A few weeks ago, the Superb AI team sponsored and attended the International Conference on Computer Vision (ICCV) 2019 held in Seoul, Korea. The ICCV is one of the largest conferences in Computer Vision, comprised of the main conference, workshops, tutorials and exhibitions where machine learning researchers, engineers, and students from both academia and industry meet to discuss the latest advances in the field. The ICCV 2019 took place in Seoul, Korea from October 26 to November 2 and set a new record with twice as many submitted papers and participants from all over the world as compared to previous years.
Superb AI was there at ICCV to demonstrate the Superb AI Suite — our new generation machine learning data platform designed for ML teams to accelerate their ML dev cycle. We introduced a pre-launch version of the Superb AI Suite as part of our exhibition and more than 700 attendees registered to our Suite waitlist. We are grateful to all the ML researchers, students, and industry experts who stopped by our booth to try out the demo and gave us a hand with our survey on machine learning data management. More details on our presence at ICCV 2019 and our learnings can be found below:
Introducing the Superb AI Suite
We wrote a technical white paper entitled “Superb AI Suite: Next Generation Data Platform for ML Teams” that describes our motivation behind developing the Superb AI Suite, its features and future direction. It is an introduction to Superb AI’s vision of designing and building a machine learning data management platform that all stakeholders in the ML data industry (researchers, engineers, PMs, and annotators) can collaborate on.
You can now download our white paper here👇
📊 What ICCV attendees say about ML data:
As part of this effort, we’ve surveyed and gathered responses from over a thousand attendees on many pressing issues in creating and managing machine learning data. Firstly, we wanted to understand the participants’ profiles so we started by asking for their affiliations. The majority of attendees were active academics in the field, ranging from students (52%) to professors (4%). Superb AI offers an academia discount for the Suite in addition to our Early Bird promotion, so if you’re a student reading this, reach us at email@example.com!

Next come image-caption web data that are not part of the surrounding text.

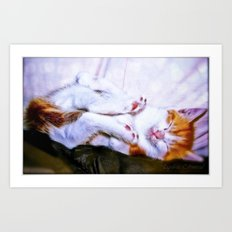 There are a thousand and one way to take a nap Art Print
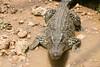 matanzas-24.jpg (BradPerkins) Tags: crocodilefarm crocodile cuba animals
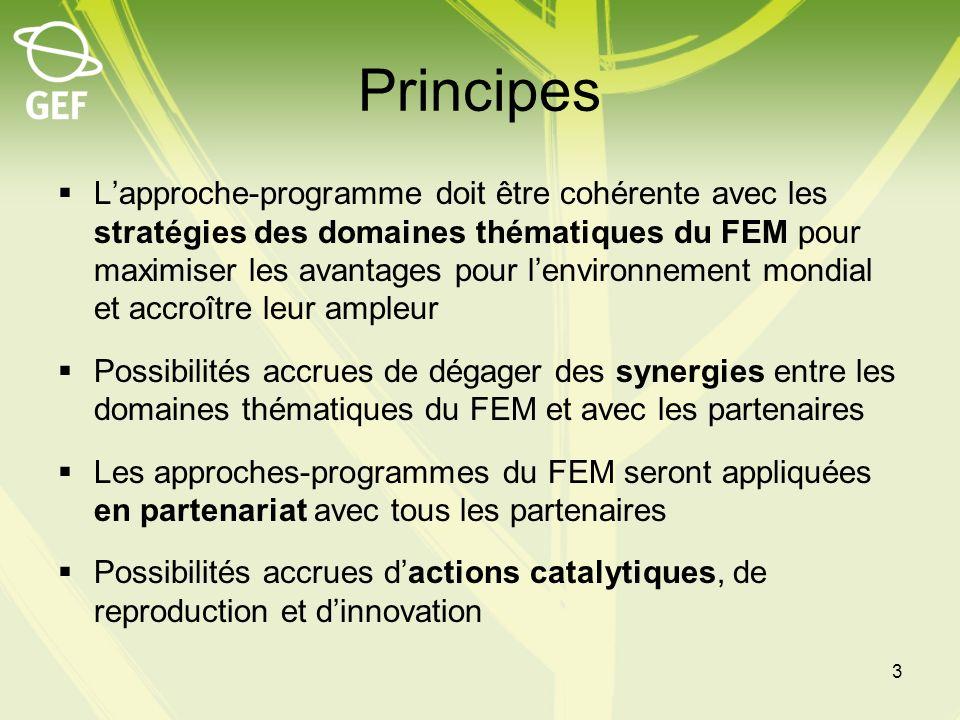 Principes Lapproche-programme doit être cohérente avec les stratégies des domaines thématiques du FEM pour maximiser les avantages pour lenvironnement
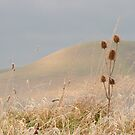 Winter's Day at Caburn by mikebov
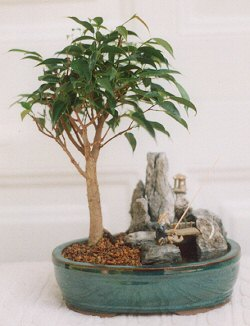 Ficus-Stone Landscape Scene with Fishing Pole (ficus compacta)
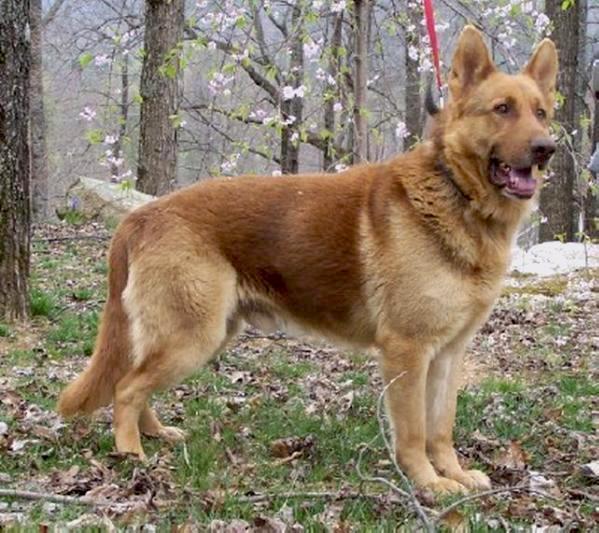 9 Dog Breeds That Are Amazingly Similar To German Shepherds
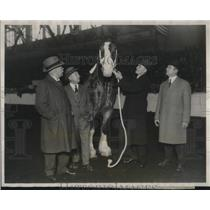 1927 Press Photo Secretary Of Agriculture Jardine With Horse At Livestock Expo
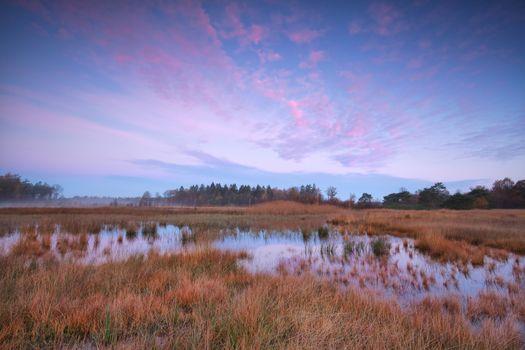 beautiful dramatic sunrise over swamp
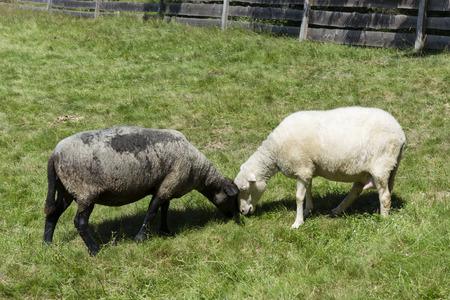oveja negra: ovejas blanco y negro. Foto de archivo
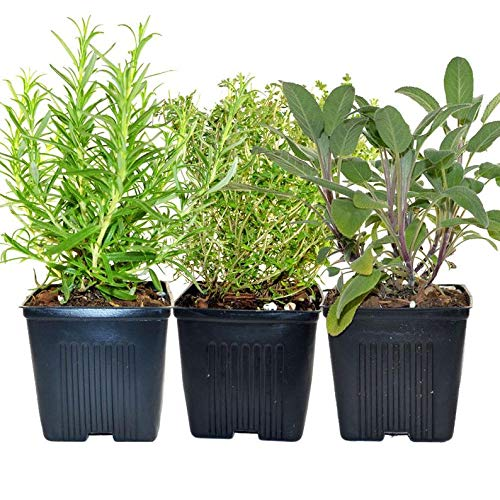 Cutdek Thyme Rosemary Sage Set of 3 Plants Herb Collection Gourmet Assortment of Organic Herbs - Great Gift Herb Kit Non-GMO by Cutdek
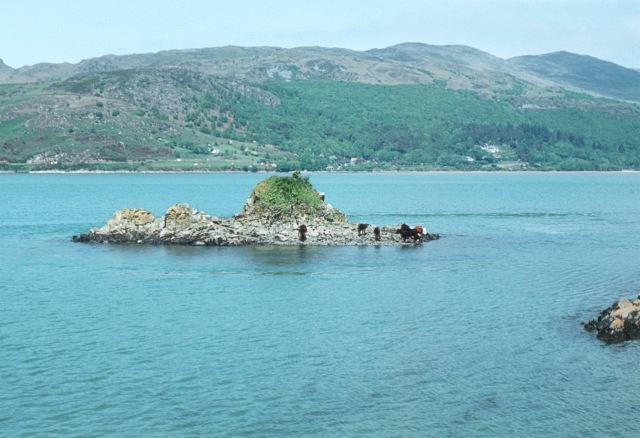 Cattle on Salt Rock, Mawddach estuary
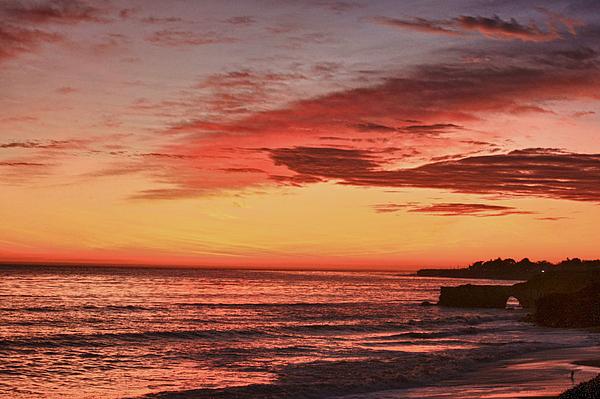 hd 330 Dog Beach 1 HDR Print by Chris Berry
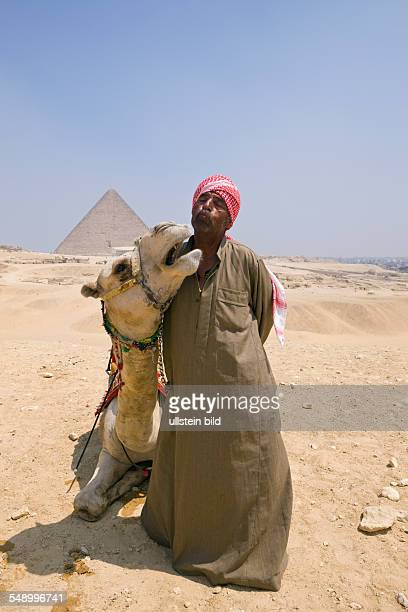 Camel Driver in Front of Pyramid of Cheops Cairo Egypt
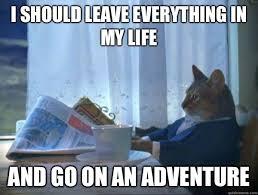 Adventure Meme - i should leave everything cat meme cat planet cat planet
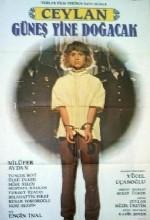 Güneş Yine Doğacak (1989) afişi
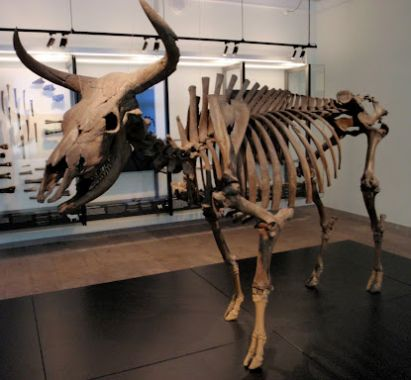 The Aurochs from Vig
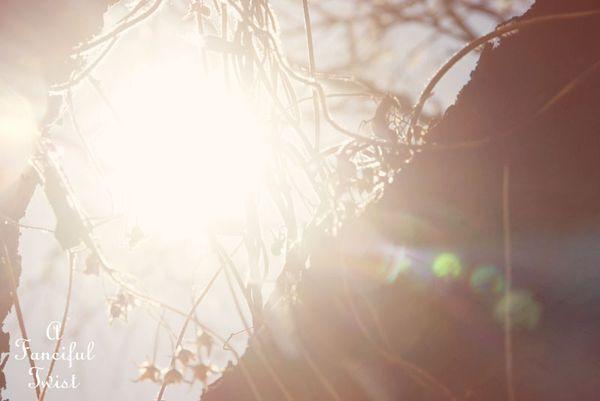Spring things 12
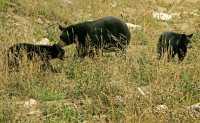 Black Bear Family, British Columbia, Canada CM11-008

Secondly, We asked for each ICCV conference participant’s experience in handling machine learning data, how they are currently managing data collection and labeling, and what the most inconvenient or difficult part of it is:
It turns out, 39% of the respondents found annotation accuracy or turnaround time to be a critical challenge in ML projects. In addition, nearly a quarter of the respondents found these four aspects equally challenging:
- Customizing data tools to fit ever-changing specifications and requirements.
- Communicating with stakeholders (annotators, reviewers, etc.) regarding annotation issues.
- Utilizing existing, pre-trained ML models to generate “pre-labels” and auto-label the data.
- Uploading, downloading and sharing data and annotations with colleagues.
Although it seems quite clear that creating and managing ML dataset is still very challenging even for experienced engineers and researchers, we were pleased to see these results as all these pain points are exactly what Superb AI and our Suite aim to solve.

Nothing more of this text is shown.